=== Excerpt ===

[ review ]
As Jack Nicholson and Faye Dunaway can tell you, Chinatown can be a bitch. Admittedly, their reasons are different from mine, which tend toward the temporary paralysis that's often a symptom of dining in this vexing warren of noodle shops, pho parlors and duck houses. The countless eateries, lined spine-to-spine like books on a library shelf, is a game of culinary Minesweeper. Some are transcendent, some are shitty and the majority dwell in the limbo between. Experimentation is risky business in Chinatown, which is why I wind up at the same places (Shiao Lan Kung, Nan Zhou) over and over again.
So it was with great trepidation I entered Red Kings, sandwiched on Race between pastry and beauty supply shops. This unassuming storefront looks no different from its neighbors: crimson awning, neon "open" sign, posters of bubble tea and dumplings tacked to the plate-glass window. But what would await on the other side of the door? Moving Chinese cooking or sweet, sticky slop? The lady or the tiger?
I knew the answer when the spunky waitress gently rebuffed my order for kung pao frog: "I'm sorry, no frog right now." She pointed down the street. "The frog store is closed already."
My hopes for kung pao Kermit were dashed, but my hopes for Red Kings were heartened. Buying live frogs to order from the Chinese fishmonger down the street says something about the restaurant's commitment to freshness. And that's no easy task with a menu of Kings' length; there are 202 items, an encyclopedia of Cantonese, Shanghainese, Sichuan and Thai recipes. Navigating the tome takes time, but the cheerful staff is patient. Our frog-denying waitress lavished us with attention, taking the group through a verbal tour of her favorites.

===

◆ Task objective
Please revise everything in the restaurant review from "So it was with" down to "or the tiger?", replacing "crimson" with "scarlet".

=== Given records ===

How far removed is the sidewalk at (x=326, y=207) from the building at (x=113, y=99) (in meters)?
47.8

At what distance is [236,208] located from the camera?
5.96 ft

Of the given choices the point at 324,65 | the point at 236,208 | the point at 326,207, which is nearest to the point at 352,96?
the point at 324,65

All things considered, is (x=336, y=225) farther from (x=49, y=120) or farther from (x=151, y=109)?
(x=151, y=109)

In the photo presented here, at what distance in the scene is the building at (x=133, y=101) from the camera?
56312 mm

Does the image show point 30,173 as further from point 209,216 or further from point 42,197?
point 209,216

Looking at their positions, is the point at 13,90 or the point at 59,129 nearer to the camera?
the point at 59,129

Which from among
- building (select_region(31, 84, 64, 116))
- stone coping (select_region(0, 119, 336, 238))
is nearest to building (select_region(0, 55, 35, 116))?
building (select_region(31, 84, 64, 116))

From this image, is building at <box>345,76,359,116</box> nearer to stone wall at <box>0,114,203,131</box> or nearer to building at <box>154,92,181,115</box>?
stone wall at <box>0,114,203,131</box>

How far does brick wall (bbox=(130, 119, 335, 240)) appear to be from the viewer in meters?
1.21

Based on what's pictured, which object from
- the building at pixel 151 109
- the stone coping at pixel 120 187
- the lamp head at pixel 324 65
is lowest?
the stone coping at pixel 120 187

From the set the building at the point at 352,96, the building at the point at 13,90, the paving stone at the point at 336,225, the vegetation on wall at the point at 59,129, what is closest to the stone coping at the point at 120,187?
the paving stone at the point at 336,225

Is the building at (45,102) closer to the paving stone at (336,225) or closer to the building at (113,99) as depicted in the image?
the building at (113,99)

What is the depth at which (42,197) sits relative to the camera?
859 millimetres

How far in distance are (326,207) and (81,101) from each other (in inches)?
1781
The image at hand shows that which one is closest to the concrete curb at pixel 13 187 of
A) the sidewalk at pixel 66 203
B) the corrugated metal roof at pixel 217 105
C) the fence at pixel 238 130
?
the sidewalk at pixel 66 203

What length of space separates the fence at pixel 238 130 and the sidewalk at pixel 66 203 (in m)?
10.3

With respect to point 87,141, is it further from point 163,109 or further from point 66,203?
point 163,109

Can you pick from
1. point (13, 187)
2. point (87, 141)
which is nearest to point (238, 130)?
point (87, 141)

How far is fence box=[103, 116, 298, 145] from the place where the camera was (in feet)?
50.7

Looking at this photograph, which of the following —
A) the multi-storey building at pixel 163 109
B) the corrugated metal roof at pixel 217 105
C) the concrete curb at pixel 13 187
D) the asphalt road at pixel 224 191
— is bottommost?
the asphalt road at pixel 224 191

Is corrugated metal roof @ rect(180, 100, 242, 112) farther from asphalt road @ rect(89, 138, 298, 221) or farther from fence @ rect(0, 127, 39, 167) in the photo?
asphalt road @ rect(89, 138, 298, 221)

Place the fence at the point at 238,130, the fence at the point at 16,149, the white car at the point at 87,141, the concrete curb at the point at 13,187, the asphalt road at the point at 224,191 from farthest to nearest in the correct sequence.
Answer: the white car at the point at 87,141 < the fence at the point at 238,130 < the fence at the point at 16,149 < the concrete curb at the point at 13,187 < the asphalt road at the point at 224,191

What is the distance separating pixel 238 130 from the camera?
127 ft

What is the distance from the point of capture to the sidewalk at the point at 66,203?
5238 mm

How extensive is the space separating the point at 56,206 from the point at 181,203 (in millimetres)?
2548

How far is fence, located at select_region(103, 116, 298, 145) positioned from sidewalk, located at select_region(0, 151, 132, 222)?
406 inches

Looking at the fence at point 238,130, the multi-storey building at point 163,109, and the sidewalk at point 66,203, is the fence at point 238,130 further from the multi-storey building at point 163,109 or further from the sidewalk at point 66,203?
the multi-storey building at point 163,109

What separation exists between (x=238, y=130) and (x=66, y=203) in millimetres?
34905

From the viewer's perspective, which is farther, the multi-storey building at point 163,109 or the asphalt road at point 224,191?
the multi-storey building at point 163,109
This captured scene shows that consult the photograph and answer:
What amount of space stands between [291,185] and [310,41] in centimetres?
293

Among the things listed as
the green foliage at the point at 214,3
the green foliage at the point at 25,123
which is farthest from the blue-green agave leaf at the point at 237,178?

===

◆ Exercise solution
So it was with great trepidation I entered Red Kings, sandwiched on Race between pastry and beauty supply shops. This unassuming storefront looks no different from its neighbors: scarlet awning, neon "open" sign, posters of bubble tea and dumplings tacked to the plate-glass window. But what would await on the other side of the door? Moving Chinese cooking or sweet, sticky slop? The lady or the tiger?